• Text section:
____

During the day, while I juggled kids, tire shop customers, and phone calls the pretend box sat in the dusty semi-dark of my make-believe closet alongside other compartmentalized cartons labeled refinish kitchen floor-April,199, lose ten pounds-January,1984, wash windows-July, 2009.   Every so often a pale, ghost-like flicker peeped from under the lid, but for the most part all was quiet.

 

Ultimately the day’s work gave way to evening chores, then to supper and various household tasks. As twilight deepened into dusk something strange began to happen…the air conditioner groaned like an overworked beast of burden, lights dimmed and brightened and dimmed again,  and computer surge protectors beeped out so many warning chirps they began to sound like  a couple of  lovesick crickets on a hot summer’s night.

 

It was time to look inside the box.

 

After a fruitless hour of checking breaker boxes and various wiring diagrams Dale admitted defeat and called Roosevelt Public Power’s emergency number. By the time their truck arrived the entire farmyard, including my parent’s house, was experiencing a partial blackout.

 

When the after-hours lineman descended the electrical pole which stands behind my ‘across-the-road-scarecrow’ he gave us the bad news: “The transformer is shot” , he said. “We’ll bring a new one in the morning……..a statement which turned out to be overly optimistic. We spent most of yesterday living like pioneers.

____

Rows excerpted from a collection:
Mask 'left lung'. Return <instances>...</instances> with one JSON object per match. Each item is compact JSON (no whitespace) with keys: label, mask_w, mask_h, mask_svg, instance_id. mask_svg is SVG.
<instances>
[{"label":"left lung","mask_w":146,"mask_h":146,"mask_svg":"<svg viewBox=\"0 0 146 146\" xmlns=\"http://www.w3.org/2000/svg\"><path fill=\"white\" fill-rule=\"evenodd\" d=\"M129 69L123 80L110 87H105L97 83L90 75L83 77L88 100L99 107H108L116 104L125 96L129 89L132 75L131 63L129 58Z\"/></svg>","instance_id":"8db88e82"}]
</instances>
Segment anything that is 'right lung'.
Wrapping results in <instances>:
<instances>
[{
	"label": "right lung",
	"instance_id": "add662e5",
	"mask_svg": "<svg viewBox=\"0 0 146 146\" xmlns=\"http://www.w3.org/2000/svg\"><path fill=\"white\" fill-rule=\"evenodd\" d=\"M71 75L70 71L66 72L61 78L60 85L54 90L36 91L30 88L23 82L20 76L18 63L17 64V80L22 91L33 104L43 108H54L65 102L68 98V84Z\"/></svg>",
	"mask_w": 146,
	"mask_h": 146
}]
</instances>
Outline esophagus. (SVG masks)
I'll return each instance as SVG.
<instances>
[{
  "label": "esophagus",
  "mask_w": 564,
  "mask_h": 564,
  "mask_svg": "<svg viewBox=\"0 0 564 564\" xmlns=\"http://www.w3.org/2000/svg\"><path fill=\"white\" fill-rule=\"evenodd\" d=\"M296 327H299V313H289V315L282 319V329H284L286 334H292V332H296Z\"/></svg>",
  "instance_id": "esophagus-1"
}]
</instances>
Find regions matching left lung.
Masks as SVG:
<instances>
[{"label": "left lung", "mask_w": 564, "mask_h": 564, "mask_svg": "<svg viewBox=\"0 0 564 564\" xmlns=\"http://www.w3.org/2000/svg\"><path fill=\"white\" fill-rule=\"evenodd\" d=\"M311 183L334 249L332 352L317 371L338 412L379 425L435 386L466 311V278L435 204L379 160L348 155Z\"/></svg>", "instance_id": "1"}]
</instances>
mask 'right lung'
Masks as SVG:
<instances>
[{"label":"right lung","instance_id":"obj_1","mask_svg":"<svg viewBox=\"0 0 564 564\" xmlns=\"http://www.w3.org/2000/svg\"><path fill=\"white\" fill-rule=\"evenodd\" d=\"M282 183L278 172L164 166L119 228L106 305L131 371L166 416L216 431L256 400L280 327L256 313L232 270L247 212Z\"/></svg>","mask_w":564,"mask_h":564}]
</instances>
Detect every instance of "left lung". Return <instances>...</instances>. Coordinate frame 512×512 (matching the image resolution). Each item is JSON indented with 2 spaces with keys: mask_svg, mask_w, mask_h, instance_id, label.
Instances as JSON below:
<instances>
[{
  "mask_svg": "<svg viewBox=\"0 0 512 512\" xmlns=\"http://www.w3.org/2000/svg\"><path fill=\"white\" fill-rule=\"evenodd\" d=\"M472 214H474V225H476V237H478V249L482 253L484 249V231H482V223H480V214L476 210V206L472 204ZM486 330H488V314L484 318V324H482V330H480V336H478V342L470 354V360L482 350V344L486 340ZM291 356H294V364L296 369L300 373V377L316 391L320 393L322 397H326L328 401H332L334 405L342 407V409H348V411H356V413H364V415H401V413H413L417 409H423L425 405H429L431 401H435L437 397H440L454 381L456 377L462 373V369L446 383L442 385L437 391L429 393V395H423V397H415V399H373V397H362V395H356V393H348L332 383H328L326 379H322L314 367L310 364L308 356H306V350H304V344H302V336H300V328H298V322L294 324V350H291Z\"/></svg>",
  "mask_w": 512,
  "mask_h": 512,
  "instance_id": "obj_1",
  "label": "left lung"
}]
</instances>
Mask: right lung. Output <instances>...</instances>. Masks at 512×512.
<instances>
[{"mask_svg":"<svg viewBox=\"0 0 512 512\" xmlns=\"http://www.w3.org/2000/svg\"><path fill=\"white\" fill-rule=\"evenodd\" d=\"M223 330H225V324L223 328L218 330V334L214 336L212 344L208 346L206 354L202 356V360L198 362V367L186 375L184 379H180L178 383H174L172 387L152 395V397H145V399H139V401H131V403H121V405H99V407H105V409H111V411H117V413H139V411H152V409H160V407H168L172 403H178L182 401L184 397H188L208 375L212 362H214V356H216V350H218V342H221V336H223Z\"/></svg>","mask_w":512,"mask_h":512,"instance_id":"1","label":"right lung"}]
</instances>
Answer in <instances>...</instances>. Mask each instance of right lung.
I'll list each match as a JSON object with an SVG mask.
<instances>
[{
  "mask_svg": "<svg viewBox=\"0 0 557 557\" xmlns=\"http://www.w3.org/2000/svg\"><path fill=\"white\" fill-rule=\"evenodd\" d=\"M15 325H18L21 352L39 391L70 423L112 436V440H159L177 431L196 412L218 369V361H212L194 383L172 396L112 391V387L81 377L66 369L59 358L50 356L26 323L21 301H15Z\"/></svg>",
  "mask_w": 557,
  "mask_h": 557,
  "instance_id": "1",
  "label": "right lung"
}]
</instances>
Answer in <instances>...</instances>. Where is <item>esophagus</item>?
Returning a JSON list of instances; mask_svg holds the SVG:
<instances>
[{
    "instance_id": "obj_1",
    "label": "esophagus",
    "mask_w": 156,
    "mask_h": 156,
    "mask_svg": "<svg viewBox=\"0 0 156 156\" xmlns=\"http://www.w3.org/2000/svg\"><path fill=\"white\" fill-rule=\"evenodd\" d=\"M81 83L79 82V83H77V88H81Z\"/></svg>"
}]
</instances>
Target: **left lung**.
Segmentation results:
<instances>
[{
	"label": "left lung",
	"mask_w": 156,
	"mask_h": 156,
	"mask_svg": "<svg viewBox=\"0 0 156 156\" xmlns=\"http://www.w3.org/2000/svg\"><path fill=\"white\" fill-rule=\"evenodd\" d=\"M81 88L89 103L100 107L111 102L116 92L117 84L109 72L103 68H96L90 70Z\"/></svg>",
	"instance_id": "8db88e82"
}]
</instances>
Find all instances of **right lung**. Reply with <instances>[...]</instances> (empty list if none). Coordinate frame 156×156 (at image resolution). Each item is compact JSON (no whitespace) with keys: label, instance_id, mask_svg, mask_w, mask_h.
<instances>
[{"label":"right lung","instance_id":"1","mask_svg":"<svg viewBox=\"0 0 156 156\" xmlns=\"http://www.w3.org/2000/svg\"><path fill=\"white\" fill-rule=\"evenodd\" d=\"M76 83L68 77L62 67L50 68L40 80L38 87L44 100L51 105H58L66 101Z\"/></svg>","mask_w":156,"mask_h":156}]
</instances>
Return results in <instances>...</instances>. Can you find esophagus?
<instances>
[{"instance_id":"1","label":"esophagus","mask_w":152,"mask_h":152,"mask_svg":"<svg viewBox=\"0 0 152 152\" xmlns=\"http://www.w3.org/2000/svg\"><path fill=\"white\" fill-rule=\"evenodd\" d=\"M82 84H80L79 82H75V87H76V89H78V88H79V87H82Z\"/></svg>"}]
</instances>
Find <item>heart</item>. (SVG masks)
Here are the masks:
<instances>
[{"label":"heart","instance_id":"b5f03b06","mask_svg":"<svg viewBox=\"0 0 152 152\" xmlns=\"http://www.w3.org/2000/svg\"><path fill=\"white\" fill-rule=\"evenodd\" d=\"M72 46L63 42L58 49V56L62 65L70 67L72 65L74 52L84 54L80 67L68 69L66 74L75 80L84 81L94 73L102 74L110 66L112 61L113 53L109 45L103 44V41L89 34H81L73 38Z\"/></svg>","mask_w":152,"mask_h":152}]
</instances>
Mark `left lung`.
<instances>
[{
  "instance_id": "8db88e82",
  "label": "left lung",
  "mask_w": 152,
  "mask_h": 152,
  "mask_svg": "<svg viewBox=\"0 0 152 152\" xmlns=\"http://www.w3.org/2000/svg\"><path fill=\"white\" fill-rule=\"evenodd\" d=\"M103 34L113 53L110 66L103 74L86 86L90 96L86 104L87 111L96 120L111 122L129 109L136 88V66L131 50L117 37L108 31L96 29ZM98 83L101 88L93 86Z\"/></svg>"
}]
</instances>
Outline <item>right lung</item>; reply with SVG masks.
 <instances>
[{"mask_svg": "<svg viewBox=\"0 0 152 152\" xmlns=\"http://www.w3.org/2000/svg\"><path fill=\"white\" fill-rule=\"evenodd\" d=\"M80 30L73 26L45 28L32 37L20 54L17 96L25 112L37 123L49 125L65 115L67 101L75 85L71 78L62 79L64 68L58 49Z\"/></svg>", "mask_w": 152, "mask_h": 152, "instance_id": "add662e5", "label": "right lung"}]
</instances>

____

• Written tasks:
1 – Decide whether each statement below agrees with the power-outage account, answering yes or no and quoting the words that settle it. (a) Dale called Roosevelt Public Power's emergency number after an hour of checking breaker boxes and wiring diagrams. (b) The lineman said a new transformer would be brought that same night. (c) The partial blackout did not reach the parents' house.
2 – According to the power-outage account, what did the narrator juggle during the day? List every one.
3 – Rewrite the stretch of the power-outage account from "When the after-hours" through "living like pioneers.", putting "repairman" in place of "lineman".

• Answers to the problems:
1 –
(a) Yes: "After a fruitless hour of checking breaker boxes and various wiring diagrams Dale admitted defeat and called Roosevelt Public Power’s emergency number."
(b) No: "We’ll bring a new one in the morning"
(c) No: "the entire farmyard, including my parent’s house, was experiencing a partial blackout."

2 – Kids, tire shop customers, and phone calls.

3 –
When the after-hours repairman descended the electrical pole which stands behind my ‘across-the-road-scarecrow’ he gave us the bad news: “The transformer is shot” , he said. “We’ll bring a new one in the morning……..a statement which turned out to be overly optimistic. We spent most of yesterday living like pioneers.